Selbst wenn Stunden nicht ersatzlos ausfallen, ergeben sich für Lehrer und Schüler Probleme – so sieht das die Gewerkschaft Erziehung und Wissenschaft Bayern. "Die Situation ist überhaupt nicht optimal", sagt der GEW-Landesvorsitzende Anton Salzbrunn dem Bayerischen Rundfunk. An Förderschulen etwa falle Unterricht nie aus. Dort besteht der Anspruch, dass zwei Lehrer in einer Klasse sind, und die Schüler können nicht alleine gelassen werden. Was bedeutet: Wird eine Lehrkraft krank, muss die zweite die Klasse alleine stemmen. An Grund- und Mittelschulen hingegen springen laut Salzbrunn zum Teil Studierende ein, um Ausfälle zu vermeiden.
Und egal, an welcher Schule: Wenn Lehrkräfte zwei Klassen betreuen oder Seiteneinsteiger unterrichten, fehle letztlich die Lehrkraft, die ihnen vom Lehrplan her zusteht, so Salzbrunn. Das Land müsse schlicht mehr Lehrer einstellen, um das Problem zu beheben. Was bislang passiert, reiche nicht.
Die GEW fordert außerdem, dass die Ausbildung von Lehrern nicht mehr schulartbezogen ist, damit die Lehrer flexibler einsetzbar sind – und gleiche Besoldung für Grund- und Mittelschullehrer wie für Gymnasiallehrer.
Sind Vertretungsstunden kein Problem für die Regierung?

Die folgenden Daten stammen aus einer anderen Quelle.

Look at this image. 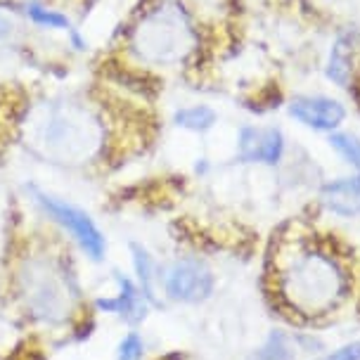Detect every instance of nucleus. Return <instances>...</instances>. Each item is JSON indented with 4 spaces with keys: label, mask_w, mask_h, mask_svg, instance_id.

Auch Kultusminister Bernd Sibler (CSU) erkennt in den nicht planmäßig gehaltenen Stunden ein Problem, zumindest teilweise. "Sie sind einerseits Ausdruck eines lebendigen Schullebens: Wir alle wünschen uns doch Projekttage, Klassenfahrten oder Exkursionen", teilte er dazu dem Bayerischen Rundfunk mit. "Andererseits verstehe ich es natürlich auch, wenn Eltern einmal unzufrieden sind, weil der Unterricht ihrer Kinder beeinträchtigt wird." Sibler will die digitale Bildungsplattform mit dem Namen mebis ausbauen und die Situation damit verbessern. Dort können Lehrer Aufgaben und Materialien für ihre Klassen hinterlegen.